- [Saved data entries]:
=-=-=-=-=

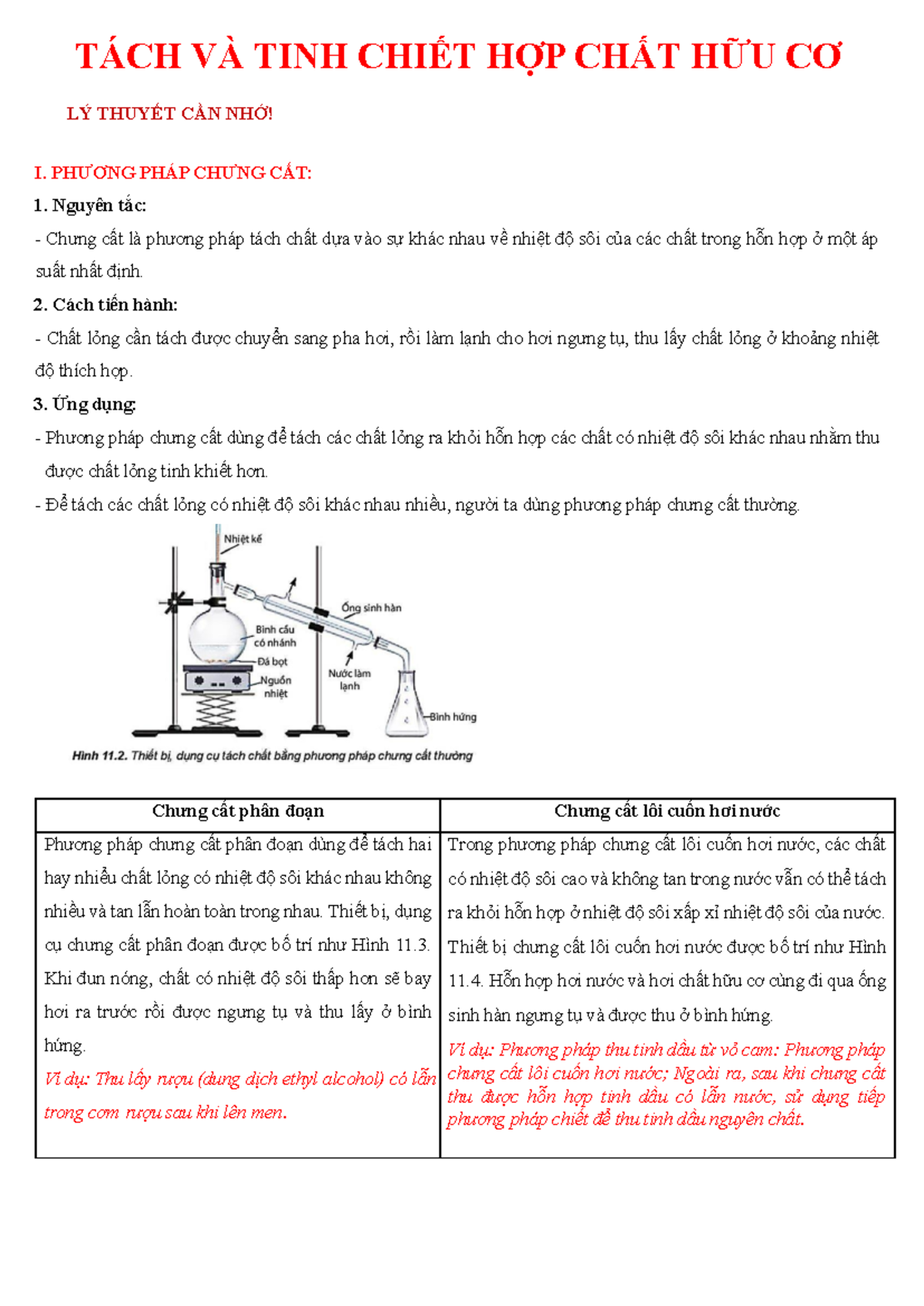 TÁCH VÀ TINH CHIẾT HỢP CHẤT HỮU CƠ

LÝ THUYẾT CẦN NHỚ!

I. PHƯƠNG PHÁP CHƯNG CẤT:

1. Nguyên tắc:

- Chưng cất là phương pháp tách chất dựa vào sự khác nhau về nhiệt độ sôi của các chất trong hỗn hợp ở một áp suất nhất định.

2. Cách tiến hành:

- Chất lỏng cần tách được chuyển sang pha hơi, rồi làm lạnh cho hơi ngưng tụ, thu lấy chất lỏng ở khoảng nhiệt độ thích hợp.

3. Ứng dụng:

- Phương pháp chưng cất dùng để tách các chất lỏng ra khỏi hỗn hợp các chất có nhiệt độ sôi khác nhau nhằm thu được chất lỏng tinh khiết hơn.

- Để tách các chất lỏng có nhiệt độ sôi khác nhau nhiều, người ta dùng phương pháp chưng cất thường.

Nhiệt kế

Ống sinh hàn

Bình cầu có nhánh

Đá bọt

Nguồn nhiệt

Nước làm lạnh

Bình hứng

Hình 11.2. Thiết bị, dụng cụ tách chất bằng phương pháp chưng cất thường

| Chưng cất phân đoạn | Chưng cất lôi cuốn hơi nước |
|---|---|
| Phương pháp chưng cất phân đoạn dùng để tách hai hay nhiều chất lỏng có nhiệt độ sôi khác nhau không nhiều và tan lẫn hoàn toàn trong nhau. Thiết bị, dụng cụ chưng cất phân đoạn được bố trí như Hình 11.3. Khi đun nóng, chất có nhiệt độ sôi thấp hơn sẽ bay hơi ra trước rồi được ngưng tụ và thu lấy ở bình hứng. Ví dụ: Thu lấy rượu (dung dịch ethyl alcohol) có lẫn trong cơm rượu sau khi lên men. | Trong phương pháp chưng cất lôi cuốn hơi nước, các chất có nhiệt độ sôi cao và không tan trong nước vẫn có thể tách ra khỏi hỗn hợp ở nhiệt độ sôi xấp xỉ nhiệt độ sôi của nước. Thiết bị chưng cất lôi cuốn hơi nước được bố trí như Hình 11.4. Hỗn hợp hơi nước và hơi chất hữu cơ cùng đi qua ống sinh hàn ngưng tụ và được thu ở bình hứng. Ví dụ: Phương pháp thu tinh dầu từ vỏ cam: Phương pháp chưng cất lôi cuốn hơi nước; Ngoài ra, sau khi chưng cất thu được hỗn hợp tinh dầu có lẫn nước, sử dụng tiếp phương pháp chiết để thu tinh dầu nguyên chất. |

=-=-=-=-=

- [Problem description]: For this exercise, copy each line of the data above exactly, from the first through the line containing "- Để tách các", and drop the pictures.

- [Your solution]:
 TÁCH VÀ TINH CHIẾT HỢP CHẤT HỮU CƠ

LÝ THUYẾT CẦN NHỚ!

I. PHƯƠNG PHÁP CHƯNG CẤT:

1. Nguyên tắc:

- Chưng cất là phương pháp tách chất dựa vào sự khác nhau về nhiệt độ sôi của các chất trong hỗn hợp ở một áp suất nhất định.

2. Cách tiến hành:

- Chất lỏng cần tách được chuyển sang pha hơi, rồi làm lạnh cho hơi ngưng tụ, thu lấy chất lỏng ở khoảng nhiệt độ thích hợp.

3. Ứng dụng:

- Phương pháp chưng cất dùng để tách các chất lỏng ra khỏi hỗn hợp các chất có nhiệt độ sôi khác nhau nhằm thu được chất lỏng tinh khiết hơn.

- Để tách các chất lỏng có nhiệt độ sôi khác nhau nhiều, người ta dùng phương pháp chưng cất thường.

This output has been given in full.